In `scrapeQuotes()`, initialize a new `HttpBrowser` object:

```php
$browser = new HttpBrowser(HttpClient::create());
```

`HttpBrowser` allows you to make HTTP requests while mimicking browser behavior, including cookie and session handling. However, it does not execute requests in a real browser.

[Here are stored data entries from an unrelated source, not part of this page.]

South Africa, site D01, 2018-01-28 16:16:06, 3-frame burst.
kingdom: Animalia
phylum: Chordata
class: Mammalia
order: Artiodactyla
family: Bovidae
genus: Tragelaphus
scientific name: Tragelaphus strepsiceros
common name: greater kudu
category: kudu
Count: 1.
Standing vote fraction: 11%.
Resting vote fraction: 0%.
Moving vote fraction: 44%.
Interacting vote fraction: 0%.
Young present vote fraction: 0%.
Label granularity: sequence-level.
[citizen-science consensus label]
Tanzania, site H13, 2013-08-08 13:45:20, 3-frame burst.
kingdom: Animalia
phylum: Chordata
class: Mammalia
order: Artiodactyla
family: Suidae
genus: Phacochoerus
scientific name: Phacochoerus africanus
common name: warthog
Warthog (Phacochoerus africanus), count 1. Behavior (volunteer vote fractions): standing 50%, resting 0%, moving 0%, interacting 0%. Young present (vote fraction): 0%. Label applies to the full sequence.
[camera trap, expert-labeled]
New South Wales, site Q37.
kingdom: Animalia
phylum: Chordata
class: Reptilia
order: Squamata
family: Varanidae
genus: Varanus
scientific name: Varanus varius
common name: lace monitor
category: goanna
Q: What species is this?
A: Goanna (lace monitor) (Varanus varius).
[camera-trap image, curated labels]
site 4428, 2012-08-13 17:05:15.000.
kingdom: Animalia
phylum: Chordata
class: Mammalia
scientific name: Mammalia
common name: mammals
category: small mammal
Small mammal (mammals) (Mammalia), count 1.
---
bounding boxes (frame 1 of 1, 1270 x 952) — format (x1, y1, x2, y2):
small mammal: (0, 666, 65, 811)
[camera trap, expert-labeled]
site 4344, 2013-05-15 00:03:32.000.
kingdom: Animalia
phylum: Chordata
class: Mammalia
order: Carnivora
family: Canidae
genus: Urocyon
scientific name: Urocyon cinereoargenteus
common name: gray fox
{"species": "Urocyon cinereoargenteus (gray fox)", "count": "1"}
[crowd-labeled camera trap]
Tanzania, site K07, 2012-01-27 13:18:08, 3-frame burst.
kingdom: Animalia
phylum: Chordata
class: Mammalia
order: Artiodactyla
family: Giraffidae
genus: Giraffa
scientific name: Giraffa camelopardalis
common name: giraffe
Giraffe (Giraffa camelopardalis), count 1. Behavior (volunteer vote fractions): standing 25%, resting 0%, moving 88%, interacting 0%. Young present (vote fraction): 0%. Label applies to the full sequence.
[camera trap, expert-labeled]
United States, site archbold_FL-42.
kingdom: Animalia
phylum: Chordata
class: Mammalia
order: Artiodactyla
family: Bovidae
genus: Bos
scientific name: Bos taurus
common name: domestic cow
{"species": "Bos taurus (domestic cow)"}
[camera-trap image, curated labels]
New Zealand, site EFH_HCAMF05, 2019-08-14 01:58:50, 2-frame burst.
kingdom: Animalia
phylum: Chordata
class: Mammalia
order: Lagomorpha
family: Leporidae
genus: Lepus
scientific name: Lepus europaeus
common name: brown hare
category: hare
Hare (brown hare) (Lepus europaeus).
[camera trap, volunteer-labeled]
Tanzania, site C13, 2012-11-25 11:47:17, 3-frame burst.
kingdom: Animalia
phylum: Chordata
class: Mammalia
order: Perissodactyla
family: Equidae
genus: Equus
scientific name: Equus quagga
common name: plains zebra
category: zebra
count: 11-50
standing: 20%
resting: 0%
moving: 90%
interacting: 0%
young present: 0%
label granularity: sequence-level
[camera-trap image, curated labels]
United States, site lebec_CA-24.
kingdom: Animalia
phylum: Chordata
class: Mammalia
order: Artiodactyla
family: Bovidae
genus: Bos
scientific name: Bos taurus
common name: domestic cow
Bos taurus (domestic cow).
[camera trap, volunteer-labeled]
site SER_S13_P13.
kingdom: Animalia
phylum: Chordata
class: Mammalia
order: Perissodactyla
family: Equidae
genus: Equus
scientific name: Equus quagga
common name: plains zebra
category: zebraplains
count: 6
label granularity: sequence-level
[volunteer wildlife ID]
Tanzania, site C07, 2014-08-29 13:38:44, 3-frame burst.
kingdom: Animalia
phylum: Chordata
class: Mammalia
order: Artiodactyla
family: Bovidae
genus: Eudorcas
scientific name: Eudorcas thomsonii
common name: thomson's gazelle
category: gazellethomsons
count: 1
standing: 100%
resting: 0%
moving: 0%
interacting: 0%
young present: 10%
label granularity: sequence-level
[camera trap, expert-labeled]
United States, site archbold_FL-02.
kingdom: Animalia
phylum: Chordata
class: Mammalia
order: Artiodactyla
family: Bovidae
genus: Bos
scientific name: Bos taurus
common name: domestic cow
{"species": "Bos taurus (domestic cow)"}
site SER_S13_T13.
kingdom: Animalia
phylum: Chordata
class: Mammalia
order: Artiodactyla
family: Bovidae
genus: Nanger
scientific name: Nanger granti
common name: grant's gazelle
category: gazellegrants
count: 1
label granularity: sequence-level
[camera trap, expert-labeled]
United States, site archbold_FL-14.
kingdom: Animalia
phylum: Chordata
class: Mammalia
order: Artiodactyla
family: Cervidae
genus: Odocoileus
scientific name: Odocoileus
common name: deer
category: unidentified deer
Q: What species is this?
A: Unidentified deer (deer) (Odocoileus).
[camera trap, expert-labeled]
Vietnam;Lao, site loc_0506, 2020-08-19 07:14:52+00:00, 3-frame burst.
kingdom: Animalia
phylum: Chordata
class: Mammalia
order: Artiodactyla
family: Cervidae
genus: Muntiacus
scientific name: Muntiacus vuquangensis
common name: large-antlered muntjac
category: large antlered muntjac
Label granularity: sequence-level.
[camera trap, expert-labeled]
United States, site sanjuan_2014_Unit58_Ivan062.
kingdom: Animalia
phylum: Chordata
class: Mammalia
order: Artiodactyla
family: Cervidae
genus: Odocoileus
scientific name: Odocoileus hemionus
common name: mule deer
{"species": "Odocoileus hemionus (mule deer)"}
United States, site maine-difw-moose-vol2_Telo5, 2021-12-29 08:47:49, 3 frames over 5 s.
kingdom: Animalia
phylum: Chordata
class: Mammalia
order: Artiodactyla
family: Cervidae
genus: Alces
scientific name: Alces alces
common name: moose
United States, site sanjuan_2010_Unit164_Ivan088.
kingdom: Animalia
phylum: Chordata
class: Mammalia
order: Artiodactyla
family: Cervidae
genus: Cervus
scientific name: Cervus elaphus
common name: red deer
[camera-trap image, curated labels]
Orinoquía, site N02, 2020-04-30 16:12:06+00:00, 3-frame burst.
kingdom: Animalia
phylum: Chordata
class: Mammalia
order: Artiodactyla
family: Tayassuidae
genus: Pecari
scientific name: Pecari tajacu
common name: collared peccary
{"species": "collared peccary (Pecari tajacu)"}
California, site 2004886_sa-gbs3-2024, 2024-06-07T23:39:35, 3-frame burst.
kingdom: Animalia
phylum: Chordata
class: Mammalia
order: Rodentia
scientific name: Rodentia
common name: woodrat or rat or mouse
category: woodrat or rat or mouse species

Use the `request()` method to perform an HTTP GET request to the target URL:

```php
$crawler = $browser->request('GET', 'https://quotes.toscrape.com/');
```

The result will be a [`Crawler`](https://github.com/symfony/symfony/blob/7.1/src/Symfony/Component/DomCrawler/Crawler.php) object, which automatically parses the HTML document returned by the server. This class also provides node selection and data extraction capabilities.

You can verify that the above logic works by extracting the HTML of the page from the crawler:

```
$html = $crawler->outerHtml();
```

For testing, make your API return this data.

Your `scrapeQuotes()` function will now look like this:

```php
public function scrapeQuotes(): JsonResponse

{

// initialize a browser-like HTTP client

$browser = new HttpBrowser(HttpClient::create());

// download and parse the HTML of the target page

$crawler = $browser->request('GET', 'https://quotes.toscrape.com/');

// get the page outer HTML and return it

$html = $crawler->outerHtml();

return response()->json($html);

}
```

Your API will now return:

```html

Quotes to Scrape

```

**Step 5: Inspect the page content**

To define the extraction logic, inspect the HTML structure of the target page.

1. Open [Quotes To Scrape](https://quotes.toscrape.com/).
2. Right-click a quote element and select **Inspect** in DevTools.
3. Expand the HTML and examine its structure:

![Inspecting the quote elements](https://github.com/luminati-io/laravel-web-scraping/blob/main/images/687474~3.PNG)

Each `.quote` element contains:
- A `.text` node for the quote text
- An `.author` node for the author’s name
- Multiple `.tag` nodes for associated tags

With these [CSS selectors](https://developer.mozilla.org/en-US/docs/Web/CSS/CSS_Selectors), you can now extract the desired data in Laravel.

**Step 6: Get ready to perform web scraping**

Create a data structure where to store the scraped data. Use an array for that:

```php
quotes = []
```

Now use the `filter()` method from the `Crawler` class to select all quote elements:

```php
$quote_html_elements = $crawler->filter('.quote');
```

This returns all DOM nodes on the page that match the specified `.quote` CSS selector.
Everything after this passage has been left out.